There oftentimes seems little regard for the science behind the science fiction. Space travel is both made possible and constrained by the rigors of the Einsteinian universe: space, time, light and gravity. And in that non-fiction world there is an absolute speed, and it is the speed of light.
Yet our own galaxy is some 100,000 light years across, and other galaxies where reasonably there is life are millions and millions of light years away. Even if some civilization could travel at light speed it would still take tens of thousands of years to get anywhere in just the Milky Way. Indeed, the Kepler is looking for Earth-like blue-dots in the constellation Lyra which is itself merely 32,000 light years away. What do the UFO hunters and Trekkies believe? That we or another life form will launch spaceships on voyages lasting dozens of millennia? The quaint notion that exploring the universe would be done in man-made spaceships was invented before we had any idea how unfathomably vast creation is.
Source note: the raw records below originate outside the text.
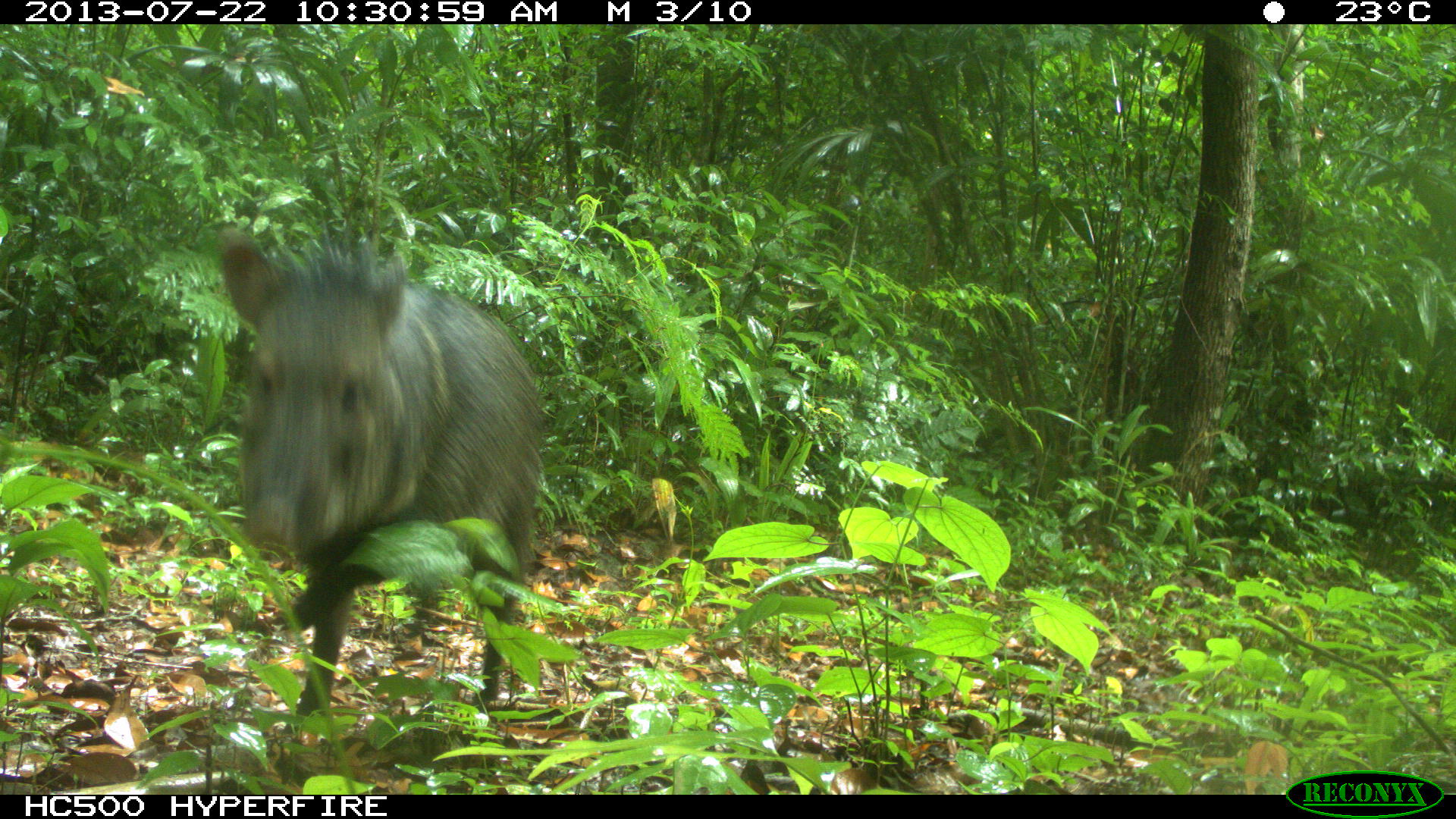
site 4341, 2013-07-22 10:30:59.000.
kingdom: Animalia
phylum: Chordata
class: Mammalia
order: Artiodactyla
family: Tayassuidae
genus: Pecari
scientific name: Pecari tajacu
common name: collared peccary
Pecari tajacu (collared peccary), count 1.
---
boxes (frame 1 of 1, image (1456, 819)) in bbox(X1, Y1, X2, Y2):
pecari tajacu: bbox(212, 224, 549, 737)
And so perhaps the right question is not “Are we alone in the universe?” But “So what if we aren’t?” Because the insurmountable barrier to E.T. visiting is that the cosmos is so measureless, traveling even at the speed of light is going nowhere fast.
“But, ah….” cry the Trekkies, “we’ll just find a worm hole and pop out the other side of the universe!”
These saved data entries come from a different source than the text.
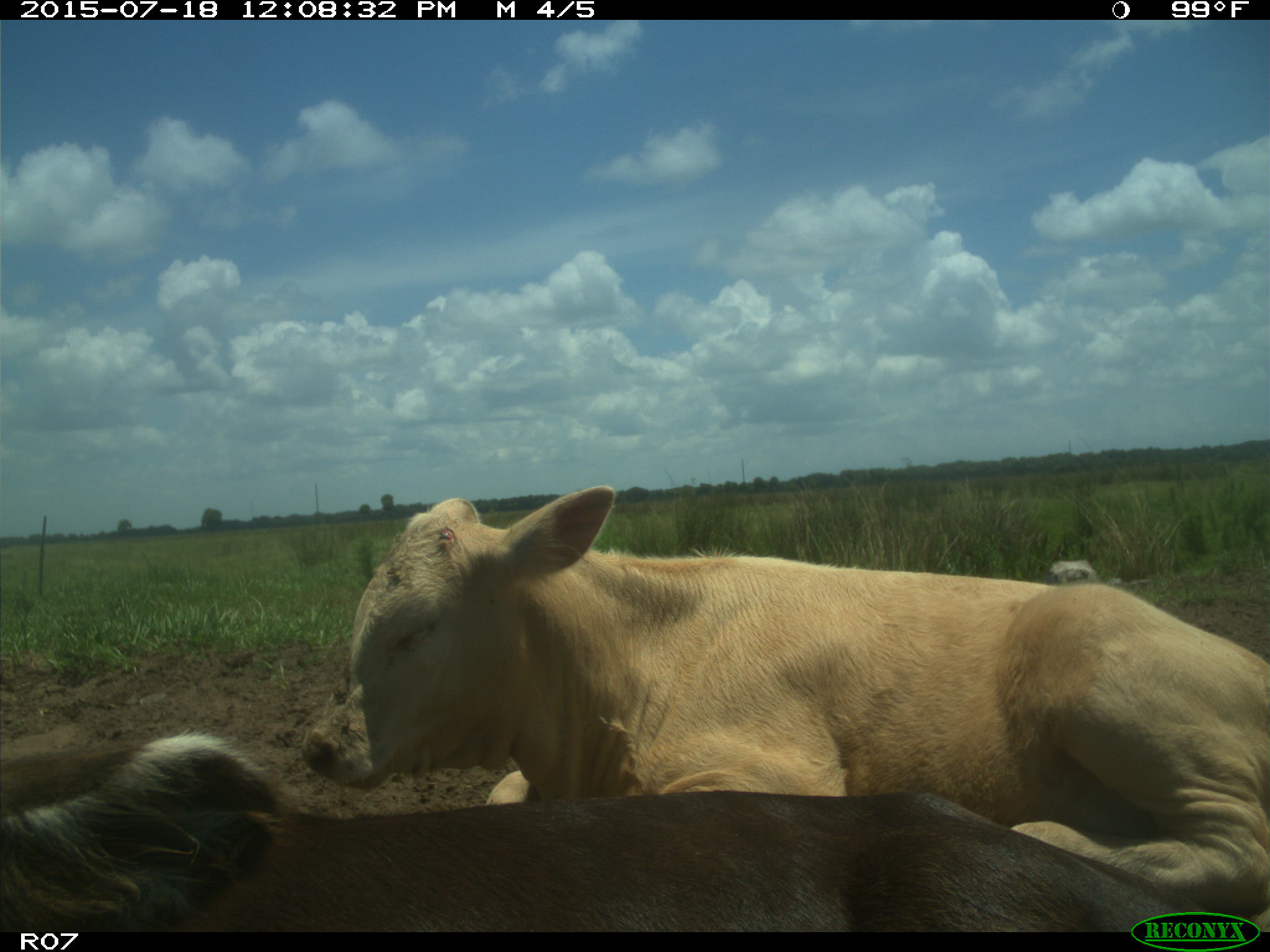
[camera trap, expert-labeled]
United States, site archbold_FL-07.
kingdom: Animalia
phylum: Chordata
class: Mammalia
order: Artiodactyla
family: Bovidae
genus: Bos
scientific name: Bos taurus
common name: domestic cow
And that is precisely where the ruse of fiction takes over. Where the imagination does what we cannot: conflate the Einsteinian world of an absolute speed, with the theories of quantum mechanics in the sub-atomic world. It is the quantum theory which suggests the theoretical possibility of worm holes – some celestial tunnel though which we can pass to the far side of this universe, or all possible universes.
But quantum scientists themselves point out that such a theoretical phenomenon does not have to come super-sized as some whacking, great hole conveniently large enough to accommodate a starship.
It is just as possible, they theorize, for a worm hole to be small enough to exist in quantum foam, the smallest of all impossibly small sub-atomic particles. So while a worm hole theoretically awaits us in un-chartered space, it is as likely to exist in the newspaper you are holding, or inside a molecule in the human body.
Thus the very science on which the fiction is based, theorizes we are as likely to discover a worm hole in our own inner space as outer space!
Personally I think the answers to the macrocosm are found in the microcosm, and so we shall one day learn that galaxies are like wombs: most often they birth one life at a time. As such, our nearest neighbor is likely a galaxy away, and thus unreachable in a man-made spaceship through outer space.
And this is why so many shy from the melancholy of accepting that some alien intelligence will not come and rescue us from our ignorance, our self-destructive, environmental ponzi schemes: they are just too far away. No matter what the Kepler finds out there, we are left with the sobering knowledge that even if we are not alone in the universe; our future, our fate is entirely in our earthling hands.
I would offer one strange possibility: what if our purpose on this planet is to survive a thousand millennia so that we can evolve to the point where we might one day ramble across the universe not in a spaceship through outer space, but by accessing the inner worm hole in inner space?